Governor Kasich says jobs are on the way up in the Buckeye State.
"We received numbers yesterday from the Bureau of Labor Statistics," he said at a press conference in Columbus. "Ohio remains the number job creator in the midwest."
He and his team are working on a several-thousand page bill to reduce the budget in the state's off-year.
"There'll be about $90 million worth of additional savings in this bill," Kasich said. "But the depth of this bill involves everything from energy policy to loophole closings to education reform."
It also means cutting income taxes, raising the severance tax on gas and oil and creating a environmental and job-friendly energy policy.
"I think Ohio can have regulations in place that really creates a model for the rest of the country in terms of how to create jobs," he said. "Yet at the same time be able to maintain a very good environment."
Kasich's cabinet acknowledges that a lot of those jobs will come from gas and oil.
"We've only captured about 3-5% of the oil in this state," said Director of the Governor's Office on Policy Wayne Struble. "So if we can use new technology including carbon sequestration to do that, we have the possibility at least of recovering a lot of oil from a lot of old fields."
A key to capitalizing on those jobs is re-training Ohio workers, including a program to hire those currently receiving unemployment.
"It would allow someone who's currently receiving unemployment compensation to take on-the-job training at an employer for six weeks," explained Rich Frederick of the Governor's Office of Workforce Transformation. "At the end of the six weeks the employer can decide whether or not to hire that person. The whole time they're still receiving their benefits so there's no loss in the living wage."

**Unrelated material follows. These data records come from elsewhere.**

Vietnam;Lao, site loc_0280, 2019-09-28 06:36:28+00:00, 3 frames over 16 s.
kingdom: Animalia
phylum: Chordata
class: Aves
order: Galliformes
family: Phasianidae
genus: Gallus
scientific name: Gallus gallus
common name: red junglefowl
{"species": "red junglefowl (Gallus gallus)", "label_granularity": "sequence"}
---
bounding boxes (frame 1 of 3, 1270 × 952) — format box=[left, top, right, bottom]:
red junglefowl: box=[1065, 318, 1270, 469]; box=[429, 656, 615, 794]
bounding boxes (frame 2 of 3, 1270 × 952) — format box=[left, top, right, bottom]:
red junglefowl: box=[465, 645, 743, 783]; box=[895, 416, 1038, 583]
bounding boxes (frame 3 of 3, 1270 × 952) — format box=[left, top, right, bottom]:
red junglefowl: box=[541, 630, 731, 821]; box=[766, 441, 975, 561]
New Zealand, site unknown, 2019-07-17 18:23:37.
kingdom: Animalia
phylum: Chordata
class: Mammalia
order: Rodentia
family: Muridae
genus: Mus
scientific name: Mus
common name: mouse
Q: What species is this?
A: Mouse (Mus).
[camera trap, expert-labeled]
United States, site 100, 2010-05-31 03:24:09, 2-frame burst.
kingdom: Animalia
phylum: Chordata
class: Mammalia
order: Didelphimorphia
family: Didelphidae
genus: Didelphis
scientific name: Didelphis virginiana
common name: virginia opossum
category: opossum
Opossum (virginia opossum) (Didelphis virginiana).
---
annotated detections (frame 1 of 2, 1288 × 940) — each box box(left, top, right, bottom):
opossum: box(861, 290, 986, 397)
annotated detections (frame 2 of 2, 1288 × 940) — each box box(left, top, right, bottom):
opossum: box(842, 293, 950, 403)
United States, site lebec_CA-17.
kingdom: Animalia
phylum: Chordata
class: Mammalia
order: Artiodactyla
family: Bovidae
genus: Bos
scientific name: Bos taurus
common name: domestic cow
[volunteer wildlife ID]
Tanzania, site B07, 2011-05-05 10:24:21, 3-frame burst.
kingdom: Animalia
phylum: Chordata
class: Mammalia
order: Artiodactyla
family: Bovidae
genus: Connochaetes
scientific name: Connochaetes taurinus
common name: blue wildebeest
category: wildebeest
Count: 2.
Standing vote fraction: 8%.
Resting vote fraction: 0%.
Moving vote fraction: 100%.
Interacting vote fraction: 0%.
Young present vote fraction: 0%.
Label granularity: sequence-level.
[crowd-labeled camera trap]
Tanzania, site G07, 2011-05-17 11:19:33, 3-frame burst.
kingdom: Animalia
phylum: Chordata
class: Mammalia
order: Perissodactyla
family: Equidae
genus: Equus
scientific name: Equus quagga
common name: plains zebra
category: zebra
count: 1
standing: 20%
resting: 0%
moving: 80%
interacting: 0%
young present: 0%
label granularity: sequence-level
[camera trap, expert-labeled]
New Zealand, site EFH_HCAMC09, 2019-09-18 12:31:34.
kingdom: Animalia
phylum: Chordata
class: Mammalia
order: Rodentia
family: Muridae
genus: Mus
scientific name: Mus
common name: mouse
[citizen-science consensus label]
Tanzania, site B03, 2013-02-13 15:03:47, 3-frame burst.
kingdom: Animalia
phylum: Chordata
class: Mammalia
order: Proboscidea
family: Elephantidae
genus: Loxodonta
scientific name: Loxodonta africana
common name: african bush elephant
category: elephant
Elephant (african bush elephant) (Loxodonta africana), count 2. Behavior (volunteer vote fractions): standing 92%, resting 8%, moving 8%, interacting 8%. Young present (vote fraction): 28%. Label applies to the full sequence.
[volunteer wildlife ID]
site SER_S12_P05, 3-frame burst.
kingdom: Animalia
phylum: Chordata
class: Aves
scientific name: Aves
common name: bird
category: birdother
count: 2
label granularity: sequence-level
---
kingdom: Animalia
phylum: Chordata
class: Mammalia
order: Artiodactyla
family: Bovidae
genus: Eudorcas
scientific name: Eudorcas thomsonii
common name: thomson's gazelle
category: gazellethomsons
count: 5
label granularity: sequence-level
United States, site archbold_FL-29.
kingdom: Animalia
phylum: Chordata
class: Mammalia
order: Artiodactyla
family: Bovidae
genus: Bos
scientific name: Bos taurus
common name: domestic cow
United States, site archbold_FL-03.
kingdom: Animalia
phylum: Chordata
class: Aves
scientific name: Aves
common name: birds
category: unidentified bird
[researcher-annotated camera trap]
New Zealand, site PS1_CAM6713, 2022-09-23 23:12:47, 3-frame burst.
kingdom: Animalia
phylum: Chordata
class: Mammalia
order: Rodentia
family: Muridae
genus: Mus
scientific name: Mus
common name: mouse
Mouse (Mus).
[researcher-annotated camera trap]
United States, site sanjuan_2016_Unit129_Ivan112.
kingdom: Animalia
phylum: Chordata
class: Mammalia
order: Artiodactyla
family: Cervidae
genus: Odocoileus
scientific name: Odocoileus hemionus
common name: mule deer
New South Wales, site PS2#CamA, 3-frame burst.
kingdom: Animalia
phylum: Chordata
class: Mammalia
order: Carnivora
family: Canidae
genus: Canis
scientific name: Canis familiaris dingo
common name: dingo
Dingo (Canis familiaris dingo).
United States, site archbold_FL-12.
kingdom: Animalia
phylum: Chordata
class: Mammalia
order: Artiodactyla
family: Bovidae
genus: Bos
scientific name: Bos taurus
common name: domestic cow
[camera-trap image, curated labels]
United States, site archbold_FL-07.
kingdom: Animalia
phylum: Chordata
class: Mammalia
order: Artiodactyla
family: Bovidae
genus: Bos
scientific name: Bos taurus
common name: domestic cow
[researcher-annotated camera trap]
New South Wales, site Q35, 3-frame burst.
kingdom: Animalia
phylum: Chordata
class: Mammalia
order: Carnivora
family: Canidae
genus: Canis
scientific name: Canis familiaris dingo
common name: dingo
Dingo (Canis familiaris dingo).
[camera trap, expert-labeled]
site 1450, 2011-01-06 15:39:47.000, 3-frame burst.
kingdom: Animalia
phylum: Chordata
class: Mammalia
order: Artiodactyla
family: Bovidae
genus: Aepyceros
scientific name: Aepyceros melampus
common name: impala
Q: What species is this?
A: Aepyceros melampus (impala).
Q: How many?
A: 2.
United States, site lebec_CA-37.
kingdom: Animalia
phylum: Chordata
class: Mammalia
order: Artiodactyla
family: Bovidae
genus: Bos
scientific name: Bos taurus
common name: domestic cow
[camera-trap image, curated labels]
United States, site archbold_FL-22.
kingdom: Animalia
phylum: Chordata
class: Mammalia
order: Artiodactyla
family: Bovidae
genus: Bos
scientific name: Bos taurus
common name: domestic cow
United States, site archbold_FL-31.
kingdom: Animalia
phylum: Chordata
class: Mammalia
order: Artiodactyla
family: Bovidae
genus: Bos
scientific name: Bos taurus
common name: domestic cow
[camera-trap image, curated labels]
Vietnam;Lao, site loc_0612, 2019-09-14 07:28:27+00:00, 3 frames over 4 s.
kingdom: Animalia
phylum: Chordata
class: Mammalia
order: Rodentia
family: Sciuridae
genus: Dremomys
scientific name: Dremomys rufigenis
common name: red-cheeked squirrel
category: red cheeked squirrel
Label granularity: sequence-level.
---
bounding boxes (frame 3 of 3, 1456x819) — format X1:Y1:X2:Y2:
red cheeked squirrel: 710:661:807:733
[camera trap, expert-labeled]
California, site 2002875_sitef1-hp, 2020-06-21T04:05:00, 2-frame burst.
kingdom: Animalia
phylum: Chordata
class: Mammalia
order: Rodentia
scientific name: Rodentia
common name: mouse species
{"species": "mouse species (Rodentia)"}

The Ohio Oil and Gas Association released a statement opposing Kasich's plan to increase the oil and gas severance tax saying, "Crude oil and natural gas exploration in this state is still in its infancy and increasing the severance tax at this critical juncture will negatively impact the economic future of Ohio and its residents."
The statement continued, "Though we would generally support an income-tax decrease, we do not support asking one industry to disproportionately fund it."
Kasich plans to present his reforms to lawmakers soon.